Provided text ::
****

During the first episode it was a frightening experience for everyone. Some people insisted it was a nervous breakdown, some claimed I had temporal lobe seizures, some perhaps too shamed to face the possibility that I may be mentally ill, others implied I was possessed. At one point, I felt I was partially possessed, as my mind, heart and spirit fought continuously for my soul. I had to decide then and there to stay in that darkness or follow that light that I knew still existed in me.
 I recall in my heart opening the door and inwardly calling out to Jesus to help me through the ordeal. Then a strange thing happened. The fear immediately left me, and I felt such a calming indescribable presence, like a blanket placed about me, a warmth from head to toe permeated my body, and as though being carried up and out of the darkness. It was at that moment I met God and was acutely aware of His presence.  Was this “the peace which passes understanding” that I had read so much about in the bible?” From then on, I relied on that faith and that presence when sorrows and fear knocked on my door. I realized through all my traumatic experiences throughout my life that calming presence had been there, but I had not been as acutely aware of it before then. Previously, I was too busy focusing on the darkness and the fear.
That my friends, is my experience and why I do believe in God, I share it with you as it has such a profound impact on my life with bipolar disorder. There are many who will relate to this, and others who choose to reject it. I am not trying to convince or convert anyone. It is my personal relationship and experience.

****

Stored data ::
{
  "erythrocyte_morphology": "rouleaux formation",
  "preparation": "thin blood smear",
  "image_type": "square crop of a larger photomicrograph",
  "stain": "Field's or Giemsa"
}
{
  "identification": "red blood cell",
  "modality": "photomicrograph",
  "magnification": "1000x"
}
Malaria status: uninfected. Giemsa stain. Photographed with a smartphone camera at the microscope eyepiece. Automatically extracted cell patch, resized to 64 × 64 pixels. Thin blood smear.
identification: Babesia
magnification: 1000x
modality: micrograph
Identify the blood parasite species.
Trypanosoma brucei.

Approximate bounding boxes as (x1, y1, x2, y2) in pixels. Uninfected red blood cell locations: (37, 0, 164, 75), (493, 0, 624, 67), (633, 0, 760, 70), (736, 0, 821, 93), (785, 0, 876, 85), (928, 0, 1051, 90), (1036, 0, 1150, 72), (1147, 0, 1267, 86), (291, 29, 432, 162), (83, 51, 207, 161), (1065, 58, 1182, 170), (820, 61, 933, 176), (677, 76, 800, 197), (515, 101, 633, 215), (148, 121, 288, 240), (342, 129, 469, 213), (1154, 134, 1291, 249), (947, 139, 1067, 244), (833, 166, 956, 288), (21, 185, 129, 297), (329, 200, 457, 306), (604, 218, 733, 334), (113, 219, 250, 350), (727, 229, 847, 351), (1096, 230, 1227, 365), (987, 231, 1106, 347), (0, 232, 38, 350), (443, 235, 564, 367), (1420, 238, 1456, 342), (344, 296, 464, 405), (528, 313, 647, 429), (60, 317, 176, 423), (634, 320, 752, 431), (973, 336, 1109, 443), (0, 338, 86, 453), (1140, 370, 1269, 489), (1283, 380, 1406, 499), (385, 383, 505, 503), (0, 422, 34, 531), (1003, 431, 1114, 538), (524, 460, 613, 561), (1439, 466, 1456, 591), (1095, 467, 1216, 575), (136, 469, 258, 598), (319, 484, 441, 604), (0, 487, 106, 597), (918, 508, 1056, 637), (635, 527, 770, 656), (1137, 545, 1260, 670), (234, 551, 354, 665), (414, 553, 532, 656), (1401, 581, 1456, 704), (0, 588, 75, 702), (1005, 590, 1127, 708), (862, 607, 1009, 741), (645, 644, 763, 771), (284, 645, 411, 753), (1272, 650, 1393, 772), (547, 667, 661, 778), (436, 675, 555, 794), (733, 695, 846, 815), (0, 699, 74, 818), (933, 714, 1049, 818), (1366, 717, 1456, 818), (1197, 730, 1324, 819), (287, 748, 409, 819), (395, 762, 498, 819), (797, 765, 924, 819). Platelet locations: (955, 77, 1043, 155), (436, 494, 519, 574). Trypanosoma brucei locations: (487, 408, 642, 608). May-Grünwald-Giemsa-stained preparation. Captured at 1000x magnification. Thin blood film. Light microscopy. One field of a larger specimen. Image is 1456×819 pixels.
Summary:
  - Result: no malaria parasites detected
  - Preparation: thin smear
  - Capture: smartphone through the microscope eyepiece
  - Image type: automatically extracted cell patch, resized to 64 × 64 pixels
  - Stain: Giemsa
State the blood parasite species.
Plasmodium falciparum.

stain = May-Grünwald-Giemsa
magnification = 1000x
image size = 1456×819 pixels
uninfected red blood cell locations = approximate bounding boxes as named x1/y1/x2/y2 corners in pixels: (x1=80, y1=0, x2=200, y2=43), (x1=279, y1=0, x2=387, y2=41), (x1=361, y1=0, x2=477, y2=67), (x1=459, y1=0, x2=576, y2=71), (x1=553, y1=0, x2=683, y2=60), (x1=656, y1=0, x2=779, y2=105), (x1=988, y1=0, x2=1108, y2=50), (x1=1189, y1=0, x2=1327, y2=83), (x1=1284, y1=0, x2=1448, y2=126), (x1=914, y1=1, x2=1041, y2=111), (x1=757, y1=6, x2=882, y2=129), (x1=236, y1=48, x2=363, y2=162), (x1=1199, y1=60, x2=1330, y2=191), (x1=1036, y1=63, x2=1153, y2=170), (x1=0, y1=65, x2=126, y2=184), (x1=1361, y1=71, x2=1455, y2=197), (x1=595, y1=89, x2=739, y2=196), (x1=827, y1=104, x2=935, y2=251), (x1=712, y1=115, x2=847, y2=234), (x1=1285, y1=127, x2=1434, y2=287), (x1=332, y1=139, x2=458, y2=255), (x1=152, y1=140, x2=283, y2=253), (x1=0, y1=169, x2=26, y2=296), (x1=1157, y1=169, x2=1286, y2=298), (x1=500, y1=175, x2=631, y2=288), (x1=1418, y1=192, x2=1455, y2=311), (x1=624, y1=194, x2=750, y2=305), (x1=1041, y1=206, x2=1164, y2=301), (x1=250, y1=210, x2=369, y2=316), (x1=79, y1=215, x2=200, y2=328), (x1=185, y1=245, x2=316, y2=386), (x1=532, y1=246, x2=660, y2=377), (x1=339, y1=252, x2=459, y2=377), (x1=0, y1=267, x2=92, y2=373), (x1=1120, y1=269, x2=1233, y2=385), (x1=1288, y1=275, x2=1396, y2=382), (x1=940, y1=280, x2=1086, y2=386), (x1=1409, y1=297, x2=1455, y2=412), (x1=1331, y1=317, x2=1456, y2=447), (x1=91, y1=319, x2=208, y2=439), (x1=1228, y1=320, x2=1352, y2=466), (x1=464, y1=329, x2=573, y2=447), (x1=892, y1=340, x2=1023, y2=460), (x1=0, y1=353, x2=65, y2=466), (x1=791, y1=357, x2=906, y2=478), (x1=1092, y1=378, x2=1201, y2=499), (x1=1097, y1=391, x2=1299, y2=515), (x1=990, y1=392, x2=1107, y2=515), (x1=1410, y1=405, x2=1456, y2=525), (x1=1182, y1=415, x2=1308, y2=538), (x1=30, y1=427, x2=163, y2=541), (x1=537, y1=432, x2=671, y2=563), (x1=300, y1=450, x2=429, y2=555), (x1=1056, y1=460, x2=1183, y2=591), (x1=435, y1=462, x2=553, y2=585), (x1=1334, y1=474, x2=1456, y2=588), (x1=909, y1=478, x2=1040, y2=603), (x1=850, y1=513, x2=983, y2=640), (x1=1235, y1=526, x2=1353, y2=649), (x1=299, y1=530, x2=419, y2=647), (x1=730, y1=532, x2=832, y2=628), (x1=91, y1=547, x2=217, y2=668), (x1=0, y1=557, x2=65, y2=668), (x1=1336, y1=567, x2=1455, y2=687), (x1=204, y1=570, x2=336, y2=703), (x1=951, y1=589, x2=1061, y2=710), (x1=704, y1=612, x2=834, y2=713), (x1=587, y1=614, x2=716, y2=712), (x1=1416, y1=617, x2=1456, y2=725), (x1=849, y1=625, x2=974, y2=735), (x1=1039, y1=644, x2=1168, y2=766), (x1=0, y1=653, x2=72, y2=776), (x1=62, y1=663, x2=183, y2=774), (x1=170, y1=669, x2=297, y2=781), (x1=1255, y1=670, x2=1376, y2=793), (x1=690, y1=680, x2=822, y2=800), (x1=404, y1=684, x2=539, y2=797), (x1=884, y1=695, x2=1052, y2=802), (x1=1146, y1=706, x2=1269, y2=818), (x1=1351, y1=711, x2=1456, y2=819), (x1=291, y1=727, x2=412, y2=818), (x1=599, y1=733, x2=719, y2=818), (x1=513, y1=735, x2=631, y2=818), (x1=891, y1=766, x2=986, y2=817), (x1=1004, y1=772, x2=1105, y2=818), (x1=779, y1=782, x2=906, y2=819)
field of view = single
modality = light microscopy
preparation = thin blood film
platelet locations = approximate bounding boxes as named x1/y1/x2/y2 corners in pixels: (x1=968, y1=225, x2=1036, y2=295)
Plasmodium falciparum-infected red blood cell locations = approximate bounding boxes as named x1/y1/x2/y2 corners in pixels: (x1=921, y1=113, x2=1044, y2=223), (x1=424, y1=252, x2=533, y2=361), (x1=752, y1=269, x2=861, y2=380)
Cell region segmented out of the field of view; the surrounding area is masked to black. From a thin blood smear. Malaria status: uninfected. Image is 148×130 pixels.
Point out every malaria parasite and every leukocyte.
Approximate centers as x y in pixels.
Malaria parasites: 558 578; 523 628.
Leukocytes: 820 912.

****

Given exercise :: Return, word for word, the portion of the account of faith above that runs from "During the first" to "existed in me.".

Task result ::
During the first episode it was a frightening experience for everyone. Some people insisted it was a nervous breakdown, some claimed I had temporal lobe seizures, some perhaps too shamed to face the possibility that I may be mentally ill, others implied I was possessed. At one point, I felt I was partially possessed, as my mind, heart and spirit fought continuously for my soul. I had to decide then and there to stay in that darkness or follow that light that I knew still existed in me.